JOBS —
#1 Answer these questions from the article on the Cooper Union tuition protest:
(a) How many Cooper Union students barricaded themselves in the Foundation Building?
(b) Besides being a senior, what position does Andrew Crudge hold?
(c) At what time on Monday was the summit held?
#2 Which Cooper Union students are named in the article on the Cooper Union tuition protest? List every one.
#3 Continue the article on the Cooper Union tuition protest from where it stops.

EXTRACTED TEXT —
-- Start --

Cooper Union protesters demand continuation of free tuition

Jaewon Kang

During a scheduled Day of Action, 11 Cooper Union students and one New School Free Press reporter barricaded themselves at approximately noon on Monday in the Foundation Building of The Cooper Union for the Advancement of Science and Art. The protest was organized to object potential plans by the university’s president Jamshed Bharucha and the Board of Trustees to begin charging tuition in the coming fall semester.

In a three-pronged statement, the Students for a Free Cooper Union said they will occupy the space until the administration publicly reaffirms Cooper Union’s commitment to free education, the Board of Trustees implements changes to create a more open and democratic structure and Bharucha steps down.

[vimeo]http://vimeo.com/54988778[/vimeo]

At the end of April, Bharucha announced that the university would begin charging graduate students but keep the no-tuition policy for undergraduates, pointing to deficit as reason behind the decision.

Cooper Union junior Kristi Cavataro, a member of SFCU and one of the dozen students in the barricade said the students decided to lock themselves in the Peter Cooper suite on the top floor of the building as a result of the university’s failure to solve its poor financial situation.

“We’ve got plenty of food; we’re not planning on leaving until these demands are met,” she said. “Until we’re forcibly removed, we are not leaving.”

Protester and Cooper Union senior Jasmine Stein said an unstable financial status caused the university to ask professors to create revenue-generating plans, which has strained many student-faculty relationships.

“They have sort of been coerced into doing this,” Stein said. “They don’t really have much of a choice, and we’re protesting against these programs. I think a lot of [the professors], or most of them, sympathize with us, but they can’t officially be united with us.”

However, some students, including Cooper Union senior Andrew Crudge, said they disagree with the issues the protesters have raised.

“They think the administration isn’t transparent,” said Crudge, who also serves as the co-president of the the school’s Joint Student Council. “They don’t think the administration has their best interests in mind. I think the administration is working hard to come up with solutions that are appropriate.”

Cooper Union spokeswoman Claire McCarthy agreed. She said the university has been communicating with students to keep the institution financially sustainable while preserving its academic excellence.

Noting that no official decision has been made in regard to tuition, McCarthy said the protesters represent a small group of students, as most of them are from the School of Art.

“They do not necessarily represent the entire thousand-member student body or the faculty,” she said.

McCarthy added that the university has been in contact with the group of protesters.

At 6 p.m. Monday night, a summit was held at Cooper Union with speakers from various groups that included Friends of Cooper Union, Strike Debt and Occupy Student Debt.

“The goal of this event is to bring the issue that’s happening at Cooper into the bigger sphere of student debt and the rising cost of tuition,” said Rachel Appel, a Cooper Union senior and partial manager of summit. “It’s not just a problem that’s happening for us — it’s a problem that’s plaguing the country.”

Students skyped in from the eighth floor of the building during the second part of the summit and said the group hopes for an administration that can work with students instead of blindsiding them with plans.

-- End --

DATA SEGMENT —
-- Start --

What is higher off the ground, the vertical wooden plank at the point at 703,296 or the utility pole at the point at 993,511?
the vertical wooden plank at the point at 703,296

-- End --

TASK RESPONSES —
#1
(a) 11
(b) Co-president of the school's Joint Student Council
(c) 6 p.m.

#2
Kristi Cavataro
Jasmine Stein
Andrew Crudge
Rachel Appel

#3
Though they did not discuss their future plans at the summit, Cooper Union sophomore Sebastian Quijada said the protesters planned to stay in the room for the remainder of Monday night, at time of press.

Cooper Union professor Peter Buckley, who spoke at the summit, said it is important that people are coming together to have discussions about issues that concern higher education.

“Lots of people have these feelings but have little way to express opposition,” Buckley said. “[The conversation] is valuable in itself, no matter what happens.”

The protest also drew attention from members outside the Cooper Union community.

CAS junior Molly Fabbri, who saw the protest on her way to class, said she is not sure if protesters will be able to get outside support.

“I am a sympathetic party, but as someone who pays $60,000 a year for my education, the students who expected that their school would remain free even in the current economic environment seem naive,” Fabbri said.

In 2009, members of Take Back NYU occupied the Kimmel Center for University Life, lasting 40 hours and involving more than 70 students. The coalition demanded that the university be more transparent in various issues that included having an open account of the university’s budget and investments and building a finance committee consisting of students.

GSAS alumnus Peter Wirzbicki who participated in the occupation said both protests at NYU and Cooper Union are fundamentally about tuition that is rising faster than student’s ability to pay.

“I notice that the Cooper Union students have demanded a more democratic means of communication and decision-making within the university,” Wirzbicki said. “When people speak of the corporatization of higher education, what they mean is that universities are increasingly becoming top-down, profit-driven and anti-democratic places.”

But Steinhardt professor of Educational Sociology and Higher Education Floyd Hammack said the Cooper Union protest is not parallel to the Kimmel occupation from three years ago, as NYU never had free tuition.

“CU has experienced a financial crisis in the last year or so — actually it has been building for a number of years — and can no longer be put off,” Hammack said. “Colleges have real cost that must be paid, and if their income does not exceed their expenses, then cuts have to be made.”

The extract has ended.